Trade-off with const in legacy code

Today we argued an hour with a colleague regarding the following code:

void foo(T* t) {

The problem is that the function bar is a part of a legacy library which we cannot refactor right now. The signature of bar is void bar(T*). T is not const. But in reality bar never changes an object referenced by t. This is how it was implemented.

But foo is a part of a brand new API, and we want to make nice or clean. The contract of the function foo says that it doesn’t need to change its parameter.

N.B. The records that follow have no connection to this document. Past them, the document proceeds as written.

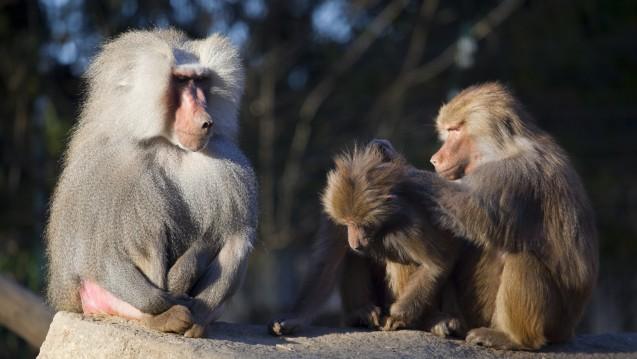 Nicht nur beim Lausen: Der Sozialstatus ist bei Affen wie auch beim Menschen von zentraler Bedeutung. (Foto:Composer / Fotolia)
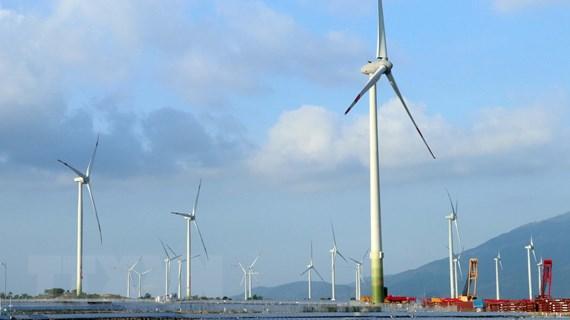 Ninh Thuận: Nhà máy điện gió lớn nhất Việt Nam đi vào hoạt động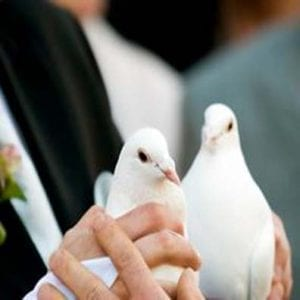 Wedding-Ministerial Service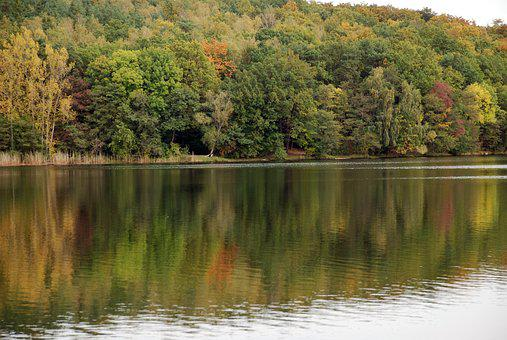 Autumn, Schwerin, Lake, Forest, Nature, Water, Germany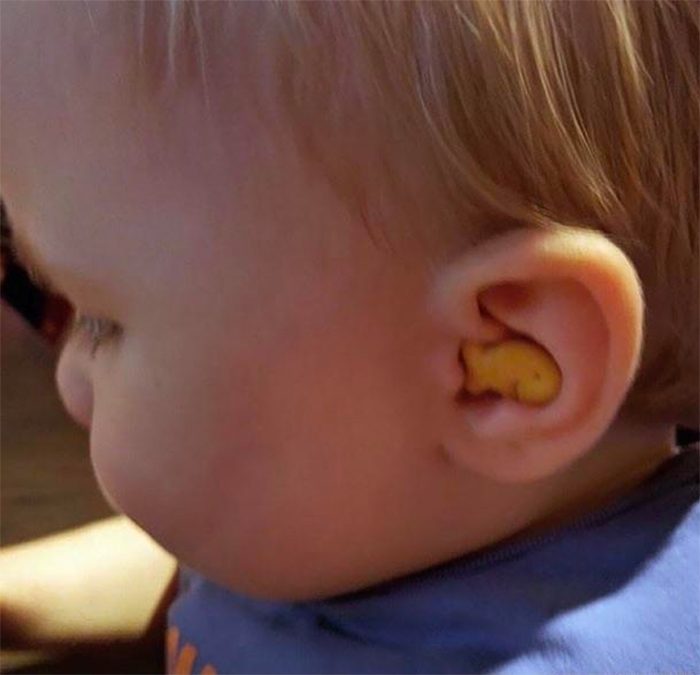 fish biscuit fits into baby ear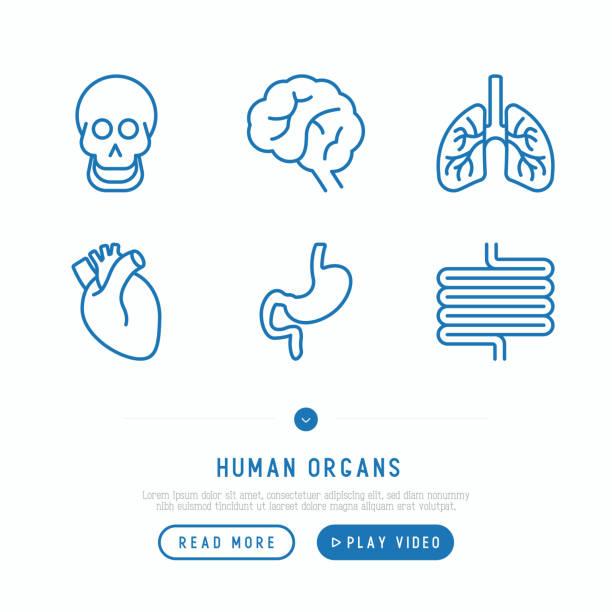 ilustrações de stock, clip art, desenhos animados e ícones de human internal organs thin line icons set: skull, brain, lungs, heart, stomach, intestines. vector illustration. - coração humano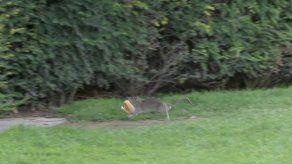 Ratas se pasean en los jardines del Louvre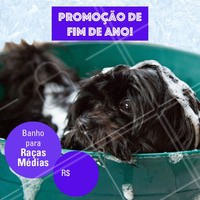 Não perca essa promoção e traga seu peludo para um banho! #banho #pet #dog #ahazoupet #promocao #fimdeano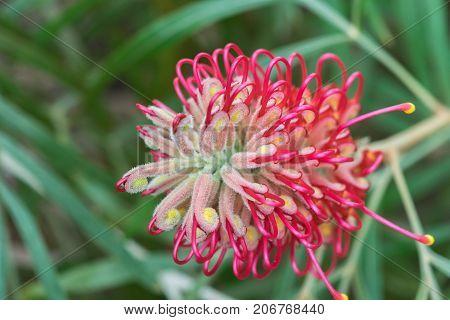 red Grevillea flower, Bonnie Prince Charlie close up.
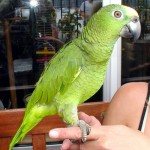 The Ultimate Parrot Care Guide
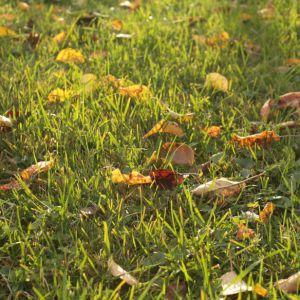Podzimní tráva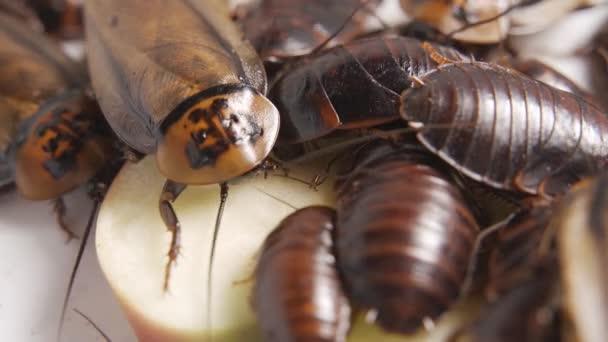Zavřít švábi rodina jí jídlo na talíři v kuchyni, 4K záběry. Zvířata s bacily a špínou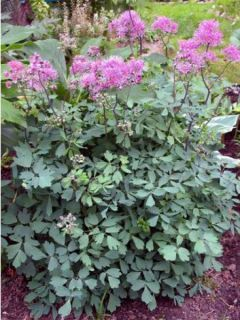Thalictrum aquilegifolium Thundercloud - Pigamon à feuille d'ancolie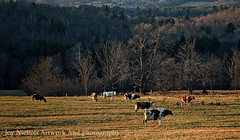 Winter Pasture (joyolsonnichols) Tags: december cows farm maine pasture dairy herd farmanimal nichols dairycows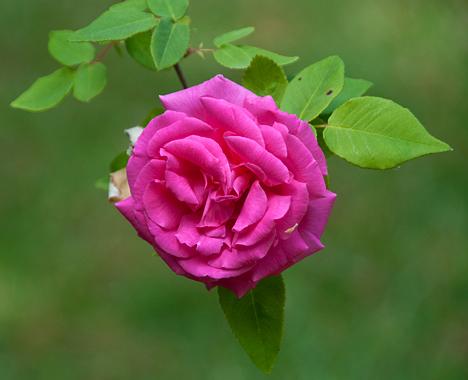 dlimbing rose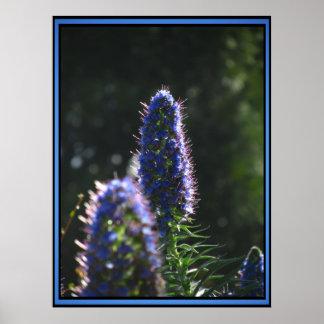 Orgullo azul púrpura de Madeira Póster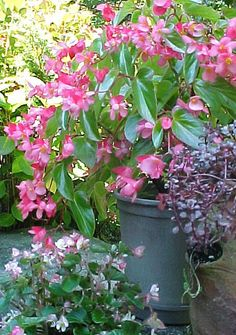 Pink Dragonwing begonia.e garden. Blooms in summer in full sun (in the north) to partial shade (in the south), tolerating extreme heat beautifully.  In container on deck for 2015. Planted with basil and sweet potatoe vine. Do this as hanging basket for front in 2016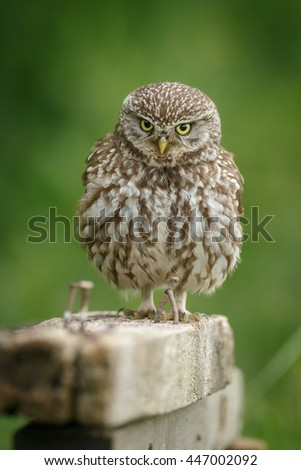Beautiful little owl perched upon a farmyard wood pile - stock photo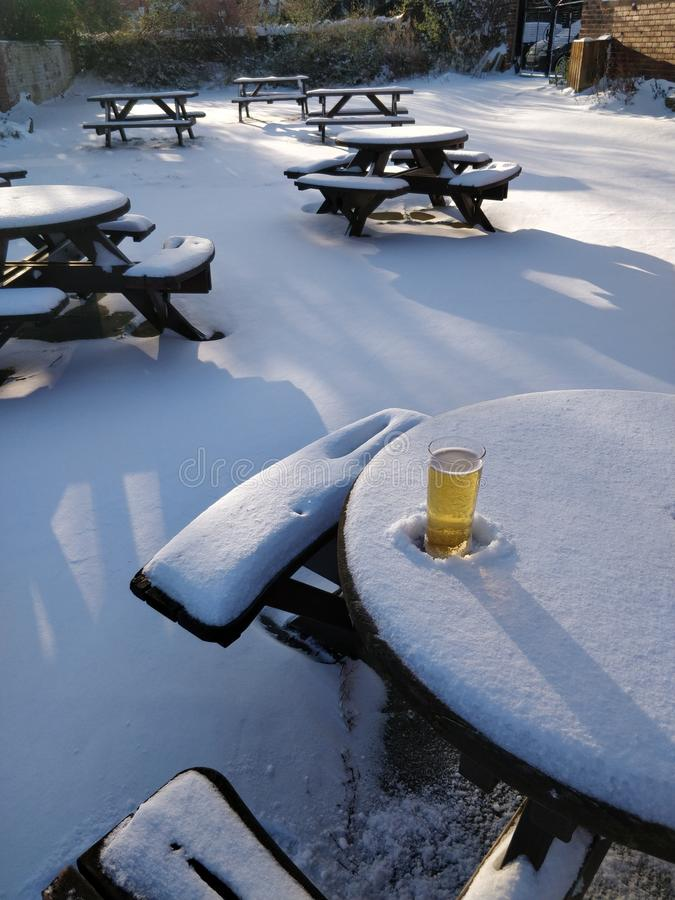 Pint in the snow royalty free stock photo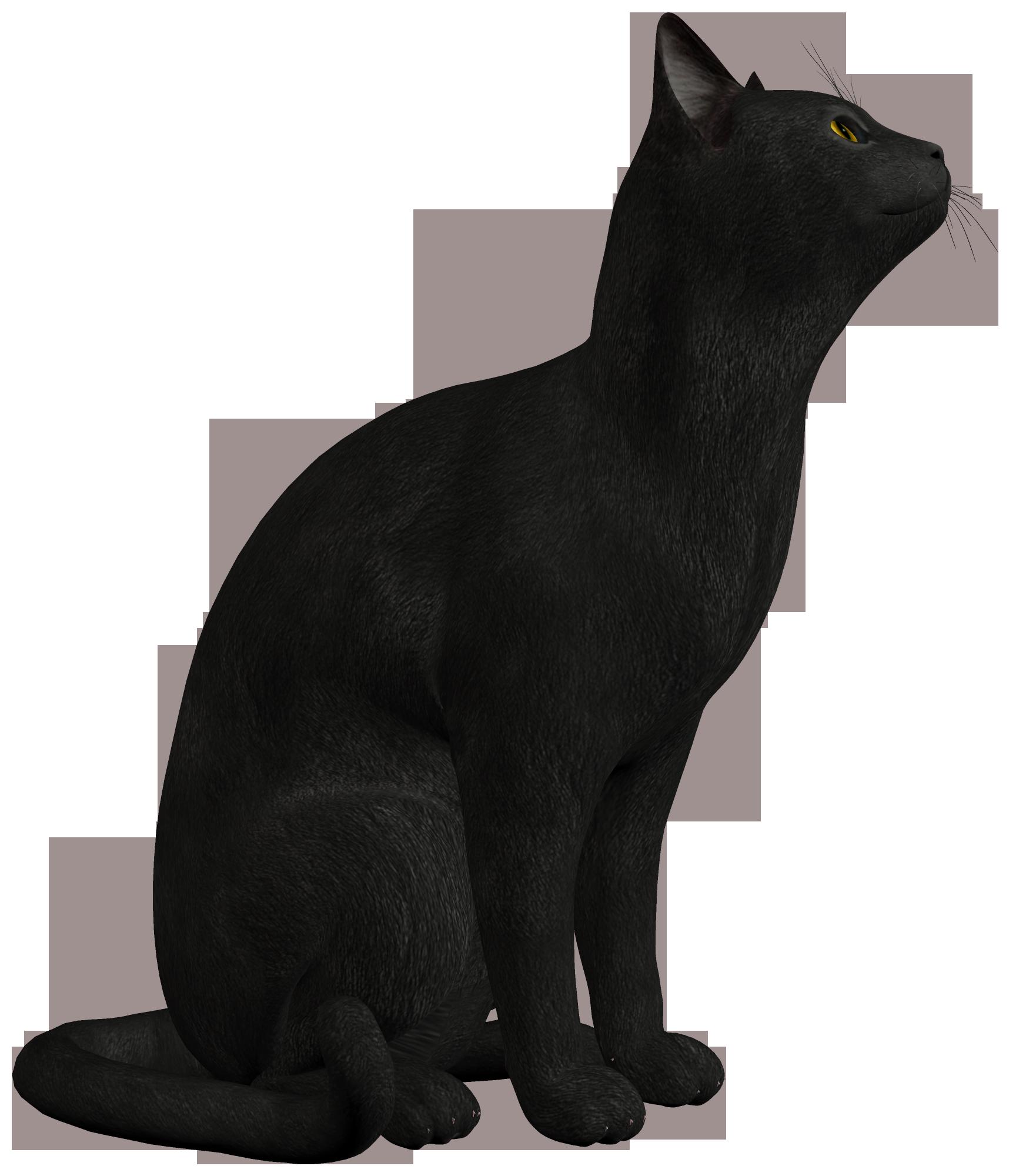 Neutral Blue Image Black Cat Png Clipart 552 Png Animal Jam Clans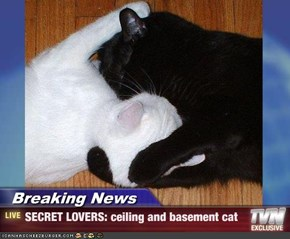 Breaking News - SECRET LOVERS: ceiling and basement cat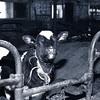 b Argyllsire Farm 1998 BarnCalfPen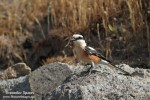 Masked Shrike/Lanius nubicus - Photographer: Светослав Спасов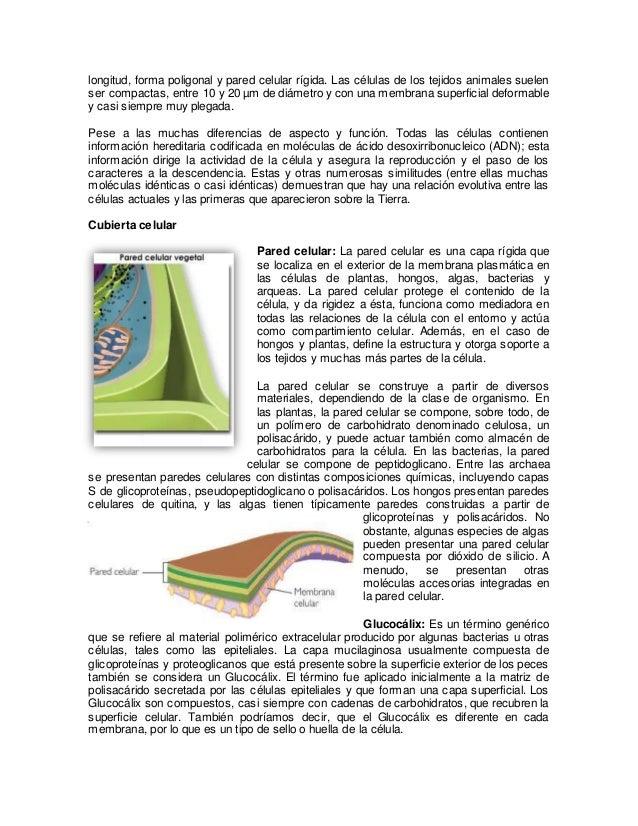 Estructura de los seres vivos estructura celular cubierta celular - Estructuras libros vivos ...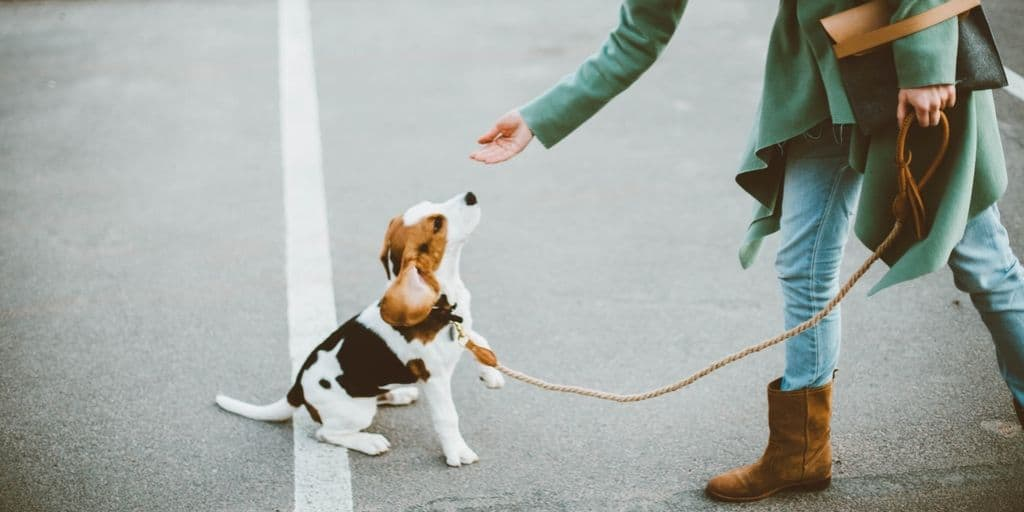 rewarding puppy during training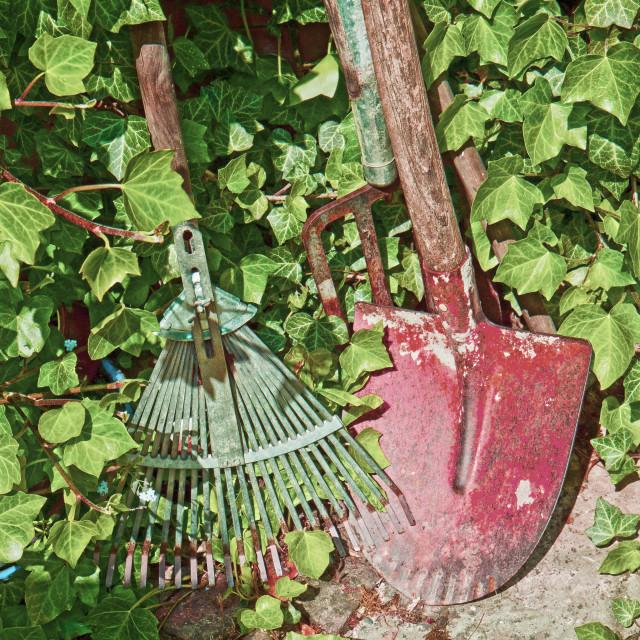 """Garden tools, rakes and spade and rambling ivy"" stock image"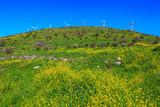 Legendary Golan Heights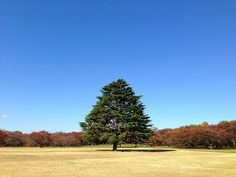 Far Tree #flickr #photo #iphoneography #japan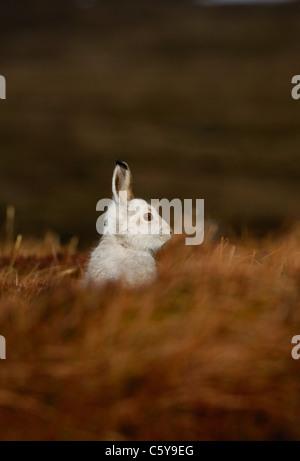 MOUNTAIN LIEBRE Lepus timidus adulto en su abrigo blanco es conspicua en páramos abiertos. Las Montañas Imagen De Stock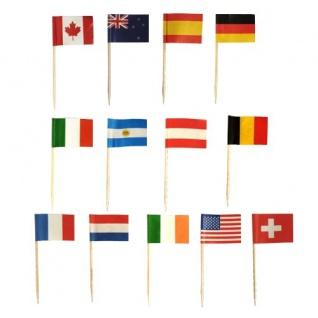 500 Party Picks Länder Fähnchen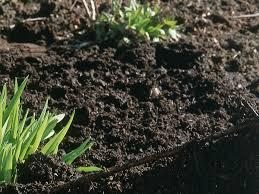types of garden pests bugs that destroy plants hgtv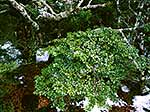 Mountain beech foliage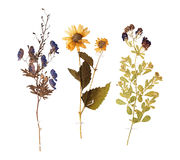 Set of wild dry pressed flowers and leaves Royalty Free Stock Photo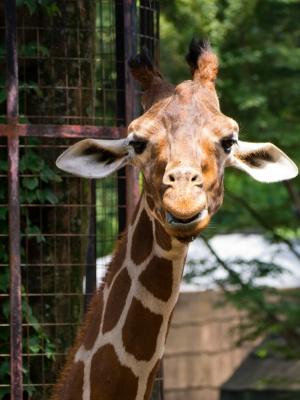 soku_19016.jpg :: 動物 哺乳類 キリン 動物園 多摩動物公園 こっち見んな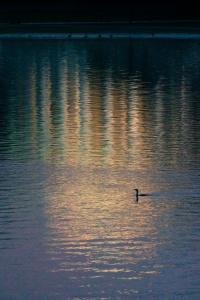 jefferson memorial, reflection, tidal basin, national mall, sunrise, duck, bird, washington dc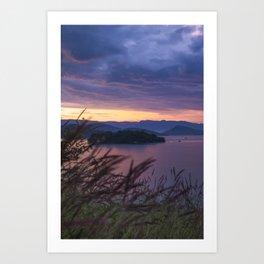 Soft Island Art Print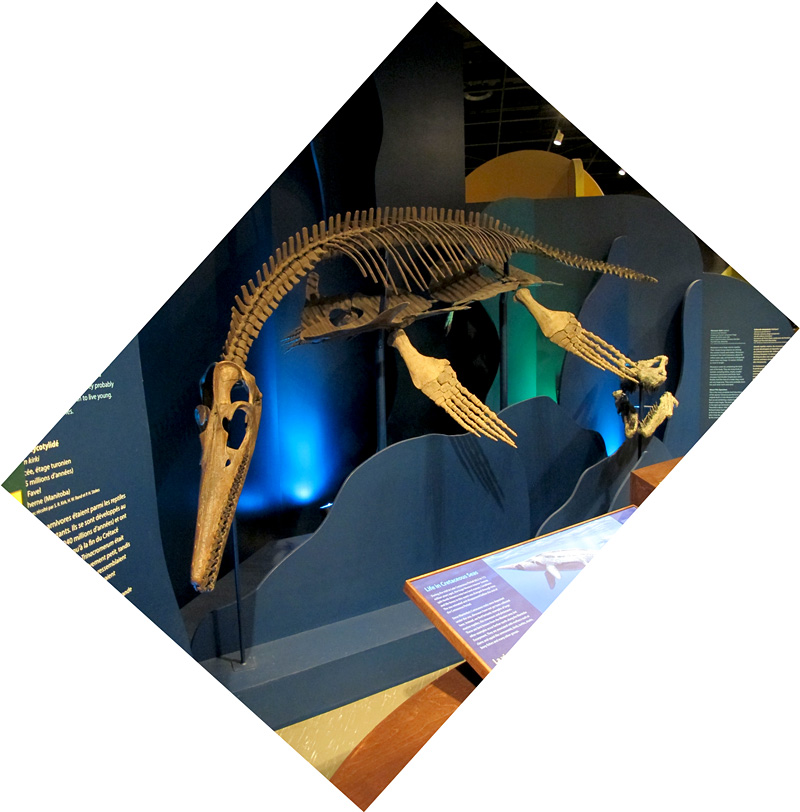 The plesiosaur on exhibit last week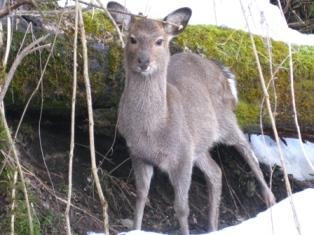 柴犬うみと対決した鹿
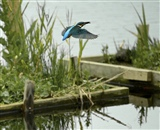 Kingfisher fishing.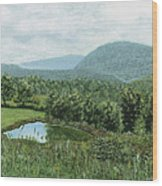 View From Kent St. Wood Print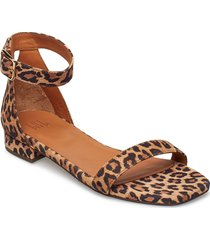 sandals 8715 shoes summer shoes flat sandals brun billi bi
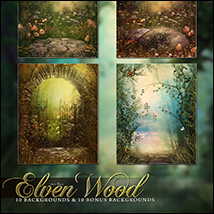 The Elven Wood image 1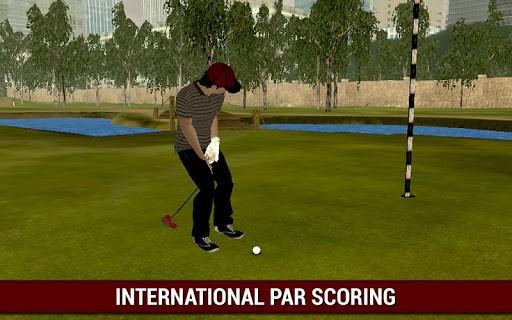 Professional Golf Play 3D - Real of 2018 APK screenshot 1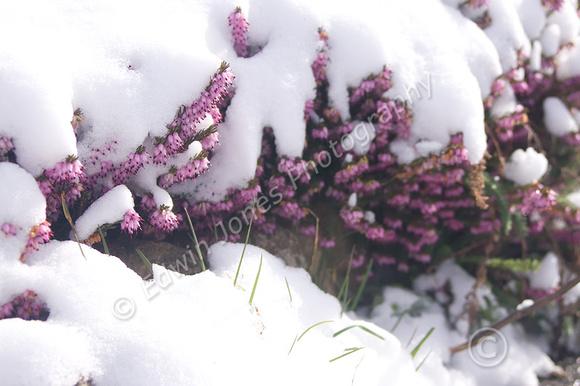Blanket of Winter Over Spring Original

I think the code should be like this:

void foo(const T* t) {

Why? The contact of foo doesn’t require the pointer t to be non-const. We must reflect this in the API by making t const. It doesn’t matter that for some reason a particular implementation of foo is based on the legacy bar function not having const in the argument but never changing it. Yes, we have to use the ugly const_cast but this bad code is nicely isolated inside foo only and doesn’t affect our nice and clean brand new API. Moreover, if we refactor foo at some point and get rid of legacy bar at all, the problem will disappear completely.

Here is a counterargument from my colleague: it may turn out that the function foo can have a bug and accidentally change t even it is declared as const. The solution is to simply keep the argument of foo non-const. In this case we don’t need that cast, we explicitly show to an end user of foo that she should expect its parameter to be const, and eventually we never violate the contact of the function foo.

Eventually we haven’t agreed. My flaw is that const doesn’t really protect from side effects coming from legacy bar and the argument of foo may be changed regardless being const. My friend’s flaw is that it is not easy to explain in the documentation how and why the argument of foo may be changed. Just because our particular implementation dictates this? Such approach spreads the drawback of the legacy code to our nice and shiny new code.


P.S. There is another esoteric approach — to create a temporary deep copy of T inside foo and pass it to bar by non-const pointer. Personally if I have to choose between quick but badly designed code and slow but nicely written code I usually go for the second one. Tomorrow we can buy another faster computer and the slow code will be faster, but that computer will make the bad code better.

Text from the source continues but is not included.